What to work on - Exactly reproduce the lines from the line that has "Among (418,583) and" down to the last line of the entries, inclusive.

---------------

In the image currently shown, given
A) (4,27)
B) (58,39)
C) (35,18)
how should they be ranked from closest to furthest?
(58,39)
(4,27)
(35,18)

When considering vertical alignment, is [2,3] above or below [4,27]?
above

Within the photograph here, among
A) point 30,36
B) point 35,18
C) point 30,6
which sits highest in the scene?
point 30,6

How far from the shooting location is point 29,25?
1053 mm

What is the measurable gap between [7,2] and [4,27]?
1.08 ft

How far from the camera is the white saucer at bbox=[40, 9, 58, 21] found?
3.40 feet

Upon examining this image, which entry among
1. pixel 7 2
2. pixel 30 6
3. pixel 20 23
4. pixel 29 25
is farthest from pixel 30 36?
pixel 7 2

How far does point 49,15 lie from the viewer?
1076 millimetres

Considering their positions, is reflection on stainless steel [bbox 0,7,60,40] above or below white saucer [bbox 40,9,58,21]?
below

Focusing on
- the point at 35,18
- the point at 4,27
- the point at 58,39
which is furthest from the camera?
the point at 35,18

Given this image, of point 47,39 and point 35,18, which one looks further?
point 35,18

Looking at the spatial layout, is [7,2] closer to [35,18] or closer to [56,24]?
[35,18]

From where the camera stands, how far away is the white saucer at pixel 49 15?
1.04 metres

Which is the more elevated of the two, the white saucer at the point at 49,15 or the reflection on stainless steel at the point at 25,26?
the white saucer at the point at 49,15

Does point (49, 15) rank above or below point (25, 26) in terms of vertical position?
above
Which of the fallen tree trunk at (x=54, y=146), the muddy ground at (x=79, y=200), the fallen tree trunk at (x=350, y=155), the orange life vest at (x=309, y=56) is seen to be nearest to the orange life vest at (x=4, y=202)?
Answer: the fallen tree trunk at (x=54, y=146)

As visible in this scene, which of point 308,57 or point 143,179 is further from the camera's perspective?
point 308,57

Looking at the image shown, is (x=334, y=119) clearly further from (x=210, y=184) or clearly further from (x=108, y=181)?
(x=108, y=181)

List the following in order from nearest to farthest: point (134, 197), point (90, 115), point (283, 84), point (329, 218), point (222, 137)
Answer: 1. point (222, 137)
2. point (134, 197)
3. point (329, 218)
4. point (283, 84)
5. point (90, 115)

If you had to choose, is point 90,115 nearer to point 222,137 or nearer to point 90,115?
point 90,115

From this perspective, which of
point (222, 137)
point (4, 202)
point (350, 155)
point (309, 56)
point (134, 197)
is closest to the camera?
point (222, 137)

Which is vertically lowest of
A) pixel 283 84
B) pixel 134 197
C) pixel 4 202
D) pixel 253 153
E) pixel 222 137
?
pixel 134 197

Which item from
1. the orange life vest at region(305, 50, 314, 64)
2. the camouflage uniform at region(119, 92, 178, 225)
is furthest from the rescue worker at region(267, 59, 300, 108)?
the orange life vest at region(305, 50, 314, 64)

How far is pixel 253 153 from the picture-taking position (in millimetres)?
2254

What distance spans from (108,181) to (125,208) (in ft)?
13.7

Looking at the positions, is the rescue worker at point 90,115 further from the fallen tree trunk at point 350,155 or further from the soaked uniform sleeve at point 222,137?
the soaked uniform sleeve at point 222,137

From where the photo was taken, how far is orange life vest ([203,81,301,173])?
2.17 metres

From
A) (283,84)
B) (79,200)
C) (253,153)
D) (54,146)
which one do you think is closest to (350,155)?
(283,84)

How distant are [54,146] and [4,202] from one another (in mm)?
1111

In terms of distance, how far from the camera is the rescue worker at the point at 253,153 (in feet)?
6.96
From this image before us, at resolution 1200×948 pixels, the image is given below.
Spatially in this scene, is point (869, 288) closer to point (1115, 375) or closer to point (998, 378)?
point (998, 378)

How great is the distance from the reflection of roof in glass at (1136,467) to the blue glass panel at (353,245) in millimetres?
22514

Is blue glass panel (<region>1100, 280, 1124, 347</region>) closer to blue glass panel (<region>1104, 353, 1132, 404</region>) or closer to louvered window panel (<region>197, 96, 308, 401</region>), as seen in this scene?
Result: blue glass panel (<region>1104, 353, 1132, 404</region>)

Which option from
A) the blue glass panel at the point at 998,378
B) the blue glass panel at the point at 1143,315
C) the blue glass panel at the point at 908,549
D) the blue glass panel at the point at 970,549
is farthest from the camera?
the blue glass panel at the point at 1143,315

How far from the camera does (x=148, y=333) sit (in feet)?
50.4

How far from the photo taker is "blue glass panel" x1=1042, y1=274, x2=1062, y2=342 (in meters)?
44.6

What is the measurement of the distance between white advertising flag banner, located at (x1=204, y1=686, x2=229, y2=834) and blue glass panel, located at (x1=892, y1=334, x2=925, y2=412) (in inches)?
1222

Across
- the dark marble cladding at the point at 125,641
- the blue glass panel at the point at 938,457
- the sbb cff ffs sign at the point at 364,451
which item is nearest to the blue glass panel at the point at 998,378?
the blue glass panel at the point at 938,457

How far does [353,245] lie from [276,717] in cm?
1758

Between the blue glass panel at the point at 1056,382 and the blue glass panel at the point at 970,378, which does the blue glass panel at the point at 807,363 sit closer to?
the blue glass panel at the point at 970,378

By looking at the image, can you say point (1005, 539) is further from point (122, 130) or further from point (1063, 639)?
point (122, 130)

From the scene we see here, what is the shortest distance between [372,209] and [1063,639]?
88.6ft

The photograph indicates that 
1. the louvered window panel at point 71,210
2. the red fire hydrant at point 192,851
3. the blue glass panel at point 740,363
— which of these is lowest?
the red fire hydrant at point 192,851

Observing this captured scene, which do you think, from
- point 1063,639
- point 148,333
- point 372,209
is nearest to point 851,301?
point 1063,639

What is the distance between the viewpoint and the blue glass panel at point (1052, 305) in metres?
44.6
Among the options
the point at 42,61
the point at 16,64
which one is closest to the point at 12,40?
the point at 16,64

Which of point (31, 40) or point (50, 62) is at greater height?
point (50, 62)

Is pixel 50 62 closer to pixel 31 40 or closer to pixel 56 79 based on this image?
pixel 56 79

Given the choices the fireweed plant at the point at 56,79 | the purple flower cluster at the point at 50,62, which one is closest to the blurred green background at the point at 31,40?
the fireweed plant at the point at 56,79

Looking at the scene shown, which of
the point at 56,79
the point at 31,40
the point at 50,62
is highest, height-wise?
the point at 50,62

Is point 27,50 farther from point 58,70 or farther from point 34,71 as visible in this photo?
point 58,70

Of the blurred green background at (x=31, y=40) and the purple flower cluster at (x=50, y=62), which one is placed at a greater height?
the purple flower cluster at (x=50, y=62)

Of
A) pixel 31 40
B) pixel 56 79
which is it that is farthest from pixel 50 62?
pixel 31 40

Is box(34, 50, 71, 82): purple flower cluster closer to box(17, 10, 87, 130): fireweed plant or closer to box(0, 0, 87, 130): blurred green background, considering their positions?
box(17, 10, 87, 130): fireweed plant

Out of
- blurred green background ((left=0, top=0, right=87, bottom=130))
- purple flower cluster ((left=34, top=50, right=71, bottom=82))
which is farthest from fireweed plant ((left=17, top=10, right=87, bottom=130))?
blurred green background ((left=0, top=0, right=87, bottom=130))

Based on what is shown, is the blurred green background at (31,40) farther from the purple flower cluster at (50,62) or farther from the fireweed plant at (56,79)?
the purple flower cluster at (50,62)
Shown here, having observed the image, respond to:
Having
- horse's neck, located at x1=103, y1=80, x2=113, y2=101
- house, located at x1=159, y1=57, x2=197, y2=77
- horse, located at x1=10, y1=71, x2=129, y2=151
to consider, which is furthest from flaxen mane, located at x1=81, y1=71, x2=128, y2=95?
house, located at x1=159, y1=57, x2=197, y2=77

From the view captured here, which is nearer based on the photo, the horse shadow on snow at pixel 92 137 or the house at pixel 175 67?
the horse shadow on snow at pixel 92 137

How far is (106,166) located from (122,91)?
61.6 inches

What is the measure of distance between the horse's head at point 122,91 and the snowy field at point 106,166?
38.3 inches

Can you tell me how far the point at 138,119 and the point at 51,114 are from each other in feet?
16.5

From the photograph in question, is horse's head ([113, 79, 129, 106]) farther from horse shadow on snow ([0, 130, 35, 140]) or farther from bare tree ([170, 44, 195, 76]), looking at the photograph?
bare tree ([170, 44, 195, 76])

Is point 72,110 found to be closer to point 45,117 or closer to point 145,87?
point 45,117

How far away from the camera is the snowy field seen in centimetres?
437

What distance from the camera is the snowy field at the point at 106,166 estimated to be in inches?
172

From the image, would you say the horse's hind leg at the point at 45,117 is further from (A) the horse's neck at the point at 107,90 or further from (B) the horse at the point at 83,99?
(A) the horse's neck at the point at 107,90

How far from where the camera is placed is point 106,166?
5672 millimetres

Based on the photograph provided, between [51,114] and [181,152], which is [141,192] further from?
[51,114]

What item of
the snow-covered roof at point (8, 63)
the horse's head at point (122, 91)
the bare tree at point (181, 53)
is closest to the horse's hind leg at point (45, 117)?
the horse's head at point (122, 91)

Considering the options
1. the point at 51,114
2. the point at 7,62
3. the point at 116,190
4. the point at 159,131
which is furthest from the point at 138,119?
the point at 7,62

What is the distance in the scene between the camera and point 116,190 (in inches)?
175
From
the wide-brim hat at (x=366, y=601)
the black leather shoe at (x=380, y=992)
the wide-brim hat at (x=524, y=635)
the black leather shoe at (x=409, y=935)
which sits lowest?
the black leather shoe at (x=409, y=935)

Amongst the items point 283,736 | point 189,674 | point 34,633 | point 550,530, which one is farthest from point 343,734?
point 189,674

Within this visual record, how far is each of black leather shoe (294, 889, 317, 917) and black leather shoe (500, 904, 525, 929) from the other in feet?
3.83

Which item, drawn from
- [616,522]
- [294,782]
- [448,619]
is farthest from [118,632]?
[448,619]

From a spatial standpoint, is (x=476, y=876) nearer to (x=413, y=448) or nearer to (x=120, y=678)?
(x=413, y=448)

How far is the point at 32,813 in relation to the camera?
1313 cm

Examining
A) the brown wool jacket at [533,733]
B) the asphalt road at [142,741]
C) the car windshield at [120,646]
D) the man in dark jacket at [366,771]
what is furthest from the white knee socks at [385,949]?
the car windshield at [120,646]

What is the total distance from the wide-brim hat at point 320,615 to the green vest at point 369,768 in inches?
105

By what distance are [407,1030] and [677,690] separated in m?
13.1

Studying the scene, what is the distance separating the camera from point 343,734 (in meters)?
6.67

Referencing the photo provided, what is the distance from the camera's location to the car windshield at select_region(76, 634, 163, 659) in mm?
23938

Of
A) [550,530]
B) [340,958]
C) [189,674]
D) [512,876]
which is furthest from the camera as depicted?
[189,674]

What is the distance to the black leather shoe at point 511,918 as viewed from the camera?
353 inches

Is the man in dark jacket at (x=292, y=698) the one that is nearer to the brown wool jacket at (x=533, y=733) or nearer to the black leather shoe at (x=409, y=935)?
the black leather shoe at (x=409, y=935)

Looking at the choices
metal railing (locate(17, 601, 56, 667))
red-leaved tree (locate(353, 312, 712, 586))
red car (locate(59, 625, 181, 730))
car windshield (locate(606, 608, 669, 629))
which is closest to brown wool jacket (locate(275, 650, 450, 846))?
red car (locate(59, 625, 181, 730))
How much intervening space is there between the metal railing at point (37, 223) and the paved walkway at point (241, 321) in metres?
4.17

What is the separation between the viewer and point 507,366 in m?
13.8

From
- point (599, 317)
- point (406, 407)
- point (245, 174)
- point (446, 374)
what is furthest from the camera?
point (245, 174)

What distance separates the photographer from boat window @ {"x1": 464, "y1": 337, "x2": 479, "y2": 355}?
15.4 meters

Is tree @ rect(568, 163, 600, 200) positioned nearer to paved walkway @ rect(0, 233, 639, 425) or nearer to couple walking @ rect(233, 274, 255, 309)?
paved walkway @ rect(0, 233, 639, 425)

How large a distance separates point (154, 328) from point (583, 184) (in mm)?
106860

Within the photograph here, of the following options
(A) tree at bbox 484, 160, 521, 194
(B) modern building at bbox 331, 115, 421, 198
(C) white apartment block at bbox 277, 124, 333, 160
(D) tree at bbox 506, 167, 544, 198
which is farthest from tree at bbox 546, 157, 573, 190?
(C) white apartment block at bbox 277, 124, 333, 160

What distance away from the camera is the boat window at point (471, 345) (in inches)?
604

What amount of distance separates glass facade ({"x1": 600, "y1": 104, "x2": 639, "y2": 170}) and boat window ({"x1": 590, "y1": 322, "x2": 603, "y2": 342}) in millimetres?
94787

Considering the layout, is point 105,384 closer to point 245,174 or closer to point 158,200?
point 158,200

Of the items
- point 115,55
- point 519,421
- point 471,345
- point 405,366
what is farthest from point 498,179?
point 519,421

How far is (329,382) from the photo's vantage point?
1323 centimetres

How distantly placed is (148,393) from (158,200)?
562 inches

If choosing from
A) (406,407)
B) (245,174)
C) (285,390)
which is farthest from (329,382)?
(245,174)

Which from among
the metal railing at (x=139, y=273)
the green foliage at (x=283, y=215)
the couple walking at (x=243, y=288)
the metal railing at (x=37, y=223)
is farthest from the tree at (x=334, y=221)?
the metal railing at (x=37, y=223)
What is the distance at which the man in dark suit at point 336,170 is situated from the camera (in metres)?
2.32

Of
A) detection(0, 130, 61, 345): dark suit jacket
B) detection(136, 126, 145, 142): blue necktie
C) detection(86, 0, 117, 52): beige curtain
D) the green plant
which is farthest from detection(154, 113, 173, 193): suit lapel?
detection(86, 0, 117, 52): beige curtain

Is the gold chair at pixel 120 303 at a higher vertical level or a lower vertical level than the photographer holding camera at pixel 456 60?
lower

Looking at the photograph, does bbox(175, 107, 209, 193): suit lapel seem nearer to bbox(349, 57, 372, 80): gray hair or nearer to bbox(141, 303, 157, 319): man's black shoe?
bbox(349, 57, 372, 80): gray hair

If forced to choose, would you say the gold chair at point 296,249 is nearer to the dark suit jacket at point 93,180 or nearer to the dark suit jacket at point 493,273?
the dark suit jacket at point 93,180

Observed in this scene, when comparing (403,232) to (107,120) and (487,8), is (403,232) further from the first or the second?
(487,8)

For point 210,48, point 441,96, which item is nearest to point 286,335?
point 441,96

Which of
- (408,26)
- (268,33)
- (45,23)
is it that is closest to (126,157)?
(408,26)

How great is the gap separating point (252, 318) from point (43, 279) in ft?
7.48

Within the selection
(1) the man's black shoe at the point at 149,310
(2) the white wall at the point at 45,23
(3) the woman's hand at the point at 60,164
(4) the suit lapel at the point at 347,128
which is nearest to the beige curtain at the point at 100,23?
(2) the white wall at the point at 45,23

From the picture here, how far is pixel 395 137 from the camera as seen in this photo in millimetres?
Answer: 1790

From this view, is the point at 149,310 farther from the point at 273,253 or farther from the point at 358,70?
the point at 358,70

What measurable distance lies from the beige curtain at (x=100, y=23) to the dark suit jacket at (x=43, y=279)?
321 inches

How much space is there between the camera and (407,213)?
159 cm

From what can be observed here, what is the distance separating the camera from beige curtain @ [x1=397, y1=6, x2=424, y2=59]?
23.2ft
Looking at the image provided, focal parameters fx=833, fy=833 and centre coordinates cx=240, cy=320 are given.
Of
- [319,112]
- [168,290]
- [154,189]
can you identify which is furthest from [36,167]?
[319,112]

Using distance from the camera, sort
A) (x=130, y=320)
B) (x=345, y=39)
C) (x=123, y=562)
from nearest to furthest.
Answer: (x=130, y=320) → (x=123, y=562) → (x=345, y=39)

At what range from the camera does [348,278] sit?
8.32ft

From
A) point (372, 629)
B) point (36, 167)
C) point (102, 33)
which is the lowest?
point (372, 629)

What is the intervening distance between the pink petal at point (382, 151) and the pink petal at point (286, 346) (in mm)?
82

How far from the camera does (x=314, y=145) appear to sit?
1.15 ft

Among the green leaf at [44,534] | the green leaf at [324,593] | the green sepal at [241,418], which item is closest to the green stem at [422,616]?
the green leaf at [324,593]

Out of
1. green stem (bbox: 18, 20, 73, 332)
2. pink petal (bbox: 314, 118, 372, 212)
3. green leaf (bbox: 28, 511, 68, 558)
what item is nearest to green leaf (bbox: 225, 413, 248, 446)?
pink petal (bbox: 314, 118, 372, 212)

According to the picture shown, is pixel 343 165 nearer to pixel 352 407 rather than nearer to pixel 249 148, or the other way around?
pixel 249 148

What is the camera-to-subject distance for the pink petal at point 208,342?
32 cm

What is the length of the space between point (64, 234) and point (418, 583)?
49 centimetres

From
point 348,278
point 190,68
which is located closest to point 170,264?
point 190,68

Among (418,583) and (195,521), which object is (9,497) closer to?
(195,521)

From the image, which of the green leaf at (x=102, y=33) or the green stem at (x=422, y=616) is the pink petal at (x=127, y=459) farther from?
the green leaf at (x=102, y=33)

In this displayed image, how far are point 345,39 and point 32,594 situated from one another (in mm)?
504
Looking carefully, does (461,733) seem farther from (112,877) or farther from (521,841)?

---------------

Answer to the exercise -
Among (418,583) and (195,521), which object is (9,497) closer to?
(195,521)

From the image, which of the green leaf at (x=102, y=33) or the green stem at (x=422, y=616) is the pink petal at (x=127, y=459) farther from?
the green leaf at (x=102, y=33)

In this displayed image, how far are point 345,39 and point 32,594 situated from one another (in mm)?
504
Looking carefully, does (461,733) seem farther from (112,877) or farther from (521,841)?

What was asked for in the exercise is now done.